### Texto extraído
☆ ☆ ☆ ☆ ☆
As relações dentro dos espaços que abarcam o jurídico e consequentemente o

sociojurídico se mostram com condutas autoritárias frente aos outros profissionais, se

configurando enquanto uma hierarquia institucional do direito que tenta se sobrepor acima de

todos os saberes, entre eles, o saber do próprio Serviço Social. Um espaço que deveria ser

democrático se apresenta na contemporaneidade, devido às relações frágeis de trabalho,

enquanto violador de direitos dos próprios trabalhadores da instituição com seu viés

conservador e que apresenta no seu corpo a judicialização da pobreza, traços já conhecidos do

Direito e do sistema de produção vigente, o capitalismo.

As possibilidades que visualizamos é exatamente a qualificação profissional e a

efetivação de concursos públicos, como também uma atuação pautada por um direcionamento

ético, que não naturalize as demandas recheadas pelas expressões da questão social, associada

às dimensões teórico-metodológica, ético-política e técnico-operativa de maneira indissociável,

a fim de fundamentar suas intervenções e apresentar aos Defensores práticas embasadas de

criticidade.
☆ ☆ ☆ ☆ ☆
### Dados brutos
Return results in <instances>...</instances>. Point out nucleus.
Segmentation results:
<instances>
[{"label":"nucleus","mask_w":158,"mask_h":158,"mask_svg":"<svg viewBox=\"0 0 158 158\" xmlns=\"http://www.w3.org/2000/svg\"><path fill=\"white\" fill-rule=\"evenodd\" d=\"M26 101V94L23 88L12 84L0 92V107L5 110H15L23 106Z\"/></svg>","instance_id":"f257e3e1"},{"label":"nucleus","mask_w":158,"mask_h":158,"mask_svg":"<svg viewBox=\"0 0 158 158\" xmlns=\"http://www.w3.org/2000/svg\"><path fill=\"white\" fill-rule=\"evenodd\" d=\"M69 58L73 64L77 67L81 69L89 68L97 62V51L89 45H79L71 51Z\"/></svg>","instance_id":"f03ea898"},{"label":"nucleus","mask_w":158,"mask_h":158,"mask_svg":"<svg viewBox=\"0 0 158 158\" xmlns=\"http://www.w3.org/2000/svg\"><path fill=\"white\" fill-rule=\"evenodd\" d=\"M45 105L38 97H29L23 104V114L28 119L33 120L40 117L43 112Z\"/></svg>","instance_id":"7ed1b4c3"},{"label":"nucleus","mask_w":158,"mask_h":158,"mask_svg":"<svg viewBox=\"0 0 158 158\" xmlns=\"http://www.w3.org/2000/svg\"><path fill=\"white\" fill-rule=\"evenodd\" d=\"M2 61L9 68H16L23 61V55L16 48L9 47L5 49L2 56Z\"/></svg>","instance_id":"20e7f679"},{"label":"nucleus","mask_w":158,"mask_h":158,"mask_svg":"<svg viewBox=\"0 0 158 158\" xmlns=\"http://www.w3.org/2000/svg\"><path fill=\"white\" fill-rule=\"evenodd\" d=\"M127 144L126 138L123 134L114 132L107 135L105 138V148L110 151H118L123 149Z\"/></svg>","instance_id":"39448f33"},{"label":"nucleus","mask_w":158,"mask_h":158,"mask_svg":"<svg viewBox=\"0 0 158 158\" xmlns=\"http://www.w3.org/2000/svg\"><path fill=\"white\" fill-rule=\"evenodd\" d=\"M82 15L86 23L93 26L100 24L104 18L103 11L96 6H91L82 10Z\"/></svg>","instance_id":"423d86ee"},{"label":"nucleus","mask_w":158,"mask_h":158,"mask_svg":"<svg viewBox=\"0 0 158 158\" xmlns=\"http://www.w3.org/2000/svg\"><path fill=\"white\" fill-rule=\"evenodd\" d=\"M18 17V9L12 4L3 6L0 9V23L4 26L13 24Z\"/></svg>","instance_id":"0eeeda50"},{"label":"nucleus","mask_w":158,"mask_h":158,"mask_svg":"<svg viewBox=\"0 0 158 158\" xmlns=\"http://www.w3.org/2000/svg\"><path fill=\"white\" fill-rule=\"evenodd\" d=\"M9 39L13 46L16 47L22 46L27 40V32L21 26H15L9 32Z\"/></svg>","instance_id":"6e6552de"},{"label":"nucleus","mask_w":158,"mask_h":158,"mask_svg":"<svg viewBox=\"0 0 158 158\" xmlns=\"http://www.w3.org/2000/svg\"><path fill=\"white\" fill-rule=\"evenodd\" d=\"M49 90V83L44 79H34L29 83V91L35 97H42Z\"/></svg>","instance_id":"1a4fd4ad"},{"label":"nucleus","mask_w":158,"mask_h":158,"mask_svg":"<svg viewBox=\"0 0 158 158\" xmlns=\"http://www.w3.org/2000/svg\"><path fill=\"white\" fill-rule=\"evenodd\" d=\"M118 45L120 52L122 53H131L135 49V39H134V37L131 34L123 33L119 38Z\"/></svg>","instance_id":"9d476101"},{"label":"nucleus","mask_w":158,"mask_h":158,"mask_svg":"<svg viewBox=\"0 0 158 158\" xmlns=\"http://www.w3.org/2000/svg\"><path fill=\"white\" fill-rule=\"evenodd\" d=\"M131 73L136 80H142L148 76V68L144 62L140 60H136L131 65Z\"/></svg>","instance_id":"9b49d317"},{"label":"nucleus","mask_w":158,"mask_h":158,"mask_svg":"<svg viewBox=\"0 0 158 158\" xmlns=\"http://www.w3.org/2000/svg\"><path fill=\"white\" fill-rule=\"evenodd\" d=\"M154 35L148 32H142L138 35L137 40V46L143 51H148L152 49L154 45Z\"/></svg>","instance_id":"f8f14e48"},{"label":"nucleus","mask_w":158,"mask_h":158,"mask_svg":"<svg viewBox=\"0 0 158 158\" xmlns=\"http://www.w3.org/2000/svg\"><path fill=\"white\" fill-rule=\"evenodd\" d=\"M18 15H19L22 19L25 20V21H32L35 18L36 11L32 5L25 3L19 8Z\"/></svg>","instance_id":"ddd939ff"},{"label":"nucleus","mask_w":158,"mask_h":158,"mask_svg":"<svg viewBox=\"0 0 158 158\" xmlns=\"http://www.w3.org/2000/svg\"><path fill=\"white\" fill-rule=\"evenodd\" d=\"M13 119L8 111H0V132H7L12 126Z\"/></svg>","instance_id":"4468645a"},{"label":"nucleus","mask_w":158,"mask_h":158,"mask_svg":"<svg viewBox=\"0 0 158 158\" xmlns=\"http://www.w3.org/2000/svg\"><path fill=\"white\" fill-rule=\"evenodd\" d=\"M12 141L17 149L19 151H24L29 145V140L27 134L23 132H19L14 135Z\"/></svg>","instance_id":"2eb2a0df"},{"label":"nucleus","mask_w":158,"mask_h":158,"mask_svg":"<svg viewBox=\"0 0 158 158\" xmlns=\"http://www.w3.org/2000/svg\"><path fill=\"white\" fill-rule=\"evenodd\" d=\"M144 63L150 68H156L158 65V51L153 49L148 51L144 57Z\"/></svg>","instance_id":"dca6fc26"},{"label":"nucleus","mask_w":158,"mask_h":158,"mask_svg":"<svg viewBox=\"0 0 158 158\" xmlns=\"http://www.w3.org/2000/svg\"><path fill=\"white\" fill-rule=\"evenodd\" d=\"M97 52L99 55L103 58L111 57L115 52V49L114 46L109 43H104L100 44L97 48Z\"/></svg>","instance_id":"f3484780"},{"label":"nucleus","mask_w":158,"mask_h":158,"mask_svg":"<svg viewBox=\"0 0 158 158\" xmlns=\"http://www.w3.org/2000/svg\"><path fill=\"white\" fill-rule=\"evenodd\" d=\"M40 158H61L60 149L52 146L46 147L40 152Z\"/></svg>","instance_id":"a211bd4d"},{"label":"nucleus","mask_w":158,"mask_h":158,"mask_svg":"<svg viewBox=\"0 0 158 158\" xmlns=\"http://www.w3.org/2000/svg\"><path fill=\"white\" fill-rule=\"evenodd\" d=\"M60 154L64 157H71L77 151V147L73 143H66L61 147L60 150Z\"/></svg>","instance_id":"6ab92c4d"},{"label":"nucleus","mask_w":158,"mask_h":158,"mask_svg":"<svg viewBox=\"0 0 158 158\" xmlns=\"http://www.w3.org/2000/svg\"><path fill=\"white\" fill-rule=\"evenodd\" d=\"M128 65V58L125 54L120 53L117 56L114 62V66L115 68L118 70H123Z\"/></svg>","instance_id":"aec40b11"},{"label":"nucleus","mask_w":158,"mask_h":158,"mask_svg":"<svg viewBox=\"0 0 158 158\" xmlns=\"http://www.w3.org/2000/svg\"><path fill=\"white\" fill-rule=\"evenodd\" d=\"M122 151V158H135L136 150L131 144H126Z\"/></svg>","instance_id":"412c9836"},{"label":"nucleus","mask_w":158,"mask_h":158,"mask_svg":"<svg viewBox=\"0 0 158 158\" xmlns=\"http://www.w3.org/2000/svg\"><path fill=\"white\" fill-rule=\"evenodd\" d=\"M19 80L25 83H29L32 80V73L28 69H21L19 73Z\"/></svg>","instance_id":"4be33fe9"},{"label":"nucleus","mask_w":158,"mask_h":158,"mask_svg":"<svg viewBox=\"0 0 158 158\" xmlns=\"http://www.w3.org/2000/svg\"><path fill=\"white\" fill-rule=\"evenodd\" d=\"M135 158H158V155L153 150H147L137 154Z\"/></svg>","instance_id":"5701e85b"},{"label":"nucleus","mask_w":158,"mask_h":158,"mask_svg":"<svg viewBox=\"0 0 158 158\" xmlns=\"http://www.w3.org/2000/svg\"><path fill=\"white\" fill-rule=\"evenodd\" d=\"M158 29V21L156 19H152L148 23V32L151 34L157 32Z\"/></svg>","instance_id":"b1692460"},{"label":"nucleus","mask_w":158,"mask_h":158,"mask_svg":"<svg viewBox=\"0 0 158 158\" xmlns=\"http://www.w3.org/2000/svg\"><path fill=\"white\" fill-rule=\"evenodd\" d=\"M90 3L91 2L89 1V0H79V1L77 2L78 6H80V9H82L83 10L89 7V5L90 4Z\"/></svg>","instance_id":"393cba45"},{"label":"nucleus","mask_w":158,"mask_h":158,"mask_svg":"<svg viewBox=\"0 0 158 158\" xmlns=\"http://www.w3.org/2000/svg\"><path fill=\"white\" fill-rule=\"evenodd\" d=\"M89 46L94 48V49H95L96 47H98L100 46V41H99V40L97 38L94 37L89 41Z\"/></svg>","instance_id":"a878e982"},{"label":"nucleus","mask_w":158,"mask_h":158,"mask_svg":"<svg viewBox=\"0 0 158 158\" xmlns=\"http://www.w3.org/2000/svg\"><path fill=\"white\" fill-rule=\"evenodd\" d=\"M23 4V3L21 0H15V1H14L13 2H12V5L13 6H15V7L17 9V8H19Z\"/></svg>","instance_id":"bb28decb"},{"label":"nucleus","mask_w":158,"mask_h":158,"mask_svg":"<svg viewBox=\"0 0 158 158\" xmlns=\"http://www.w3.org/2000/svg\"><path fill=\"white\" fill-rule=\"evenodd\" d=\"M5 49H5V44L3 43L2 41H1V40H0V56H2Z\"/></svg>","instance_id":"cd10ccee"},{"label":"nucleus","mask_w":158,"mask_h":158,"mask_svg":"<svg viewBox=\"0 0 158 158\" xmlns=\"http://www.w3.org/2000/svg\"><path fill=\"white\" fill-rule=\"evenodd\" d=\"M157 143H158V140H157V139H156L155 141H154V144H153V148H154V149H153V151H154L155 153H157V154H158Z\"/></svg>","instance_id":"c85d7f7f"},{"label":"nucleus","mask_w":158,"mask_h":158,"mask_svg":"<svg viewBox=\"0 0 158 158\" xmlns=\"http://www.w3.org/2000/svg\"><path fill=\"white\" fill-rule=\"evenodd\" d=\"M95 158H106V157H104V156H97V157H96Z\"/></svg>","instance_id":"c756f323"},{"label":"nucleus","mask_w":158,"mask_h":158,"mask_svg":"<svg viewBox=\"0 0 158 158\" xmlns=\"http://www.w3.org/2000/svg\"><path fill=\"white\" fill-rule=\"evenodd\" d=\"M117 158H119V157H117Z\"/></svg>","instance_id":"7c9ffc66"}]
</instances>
☆ ☆ ☆ ☆ ☆
### Enunciado 1
No texto sobre o Serviço Social no espaço sociojurídico, qual é o sistema de produção vigente?
### Enunciado 2
Liste as dimensões que, segundo o texto sobre o Serviço Social no espaço sociojurídico, devem estar associadas de maneira indissociável à atuação profissional.
### Enunciado 3
Dê continuidade ao texto sobre o Serviço Social no espaço sociojurídico a partir do ponto em que ele termina.

### Resultado da tarefa 1
O capitalismo.

### Resultado da tarefa 2
Teórico-metodológica, ético-política e técnico-operativa.

### Resultado da tarefa 3
Apesar dos limites construídos frente a atuação profissional, devemos considerar o

âmbito jurídico enquanto espaço fecundo para intervenções do Serviço Social com a finalidade

de assegurar direitos e desmistificar as expressões da questão social que chegam mascaradas

apenas como demandas jurídicas, cabendo ao assistente social, esmiuçá-las e intervir na

realidade em sua totalidade, sem discriminar quem é autor ou réu, e sim sujeitos passíveis de

direitos.

O estudo proporcionou um rico debate acerca da constituição do sistema judiciário e

consequentemente a inserção e atuação do Serviço Social nos espaços, agora, denominados

como sociojurídicos.

Ressalta-se a importância da continuação da pauta levantada ao decorrer da pesquisa,

tendo em vista que esse ainda se constitui enquanto um assunto e espaço novo dentro do Serviço

Social, com poucos materiais elaborados, permitindo assim abarcar toda complexidade que

envolve o sistema jurídico e a atuação do Serviço Social.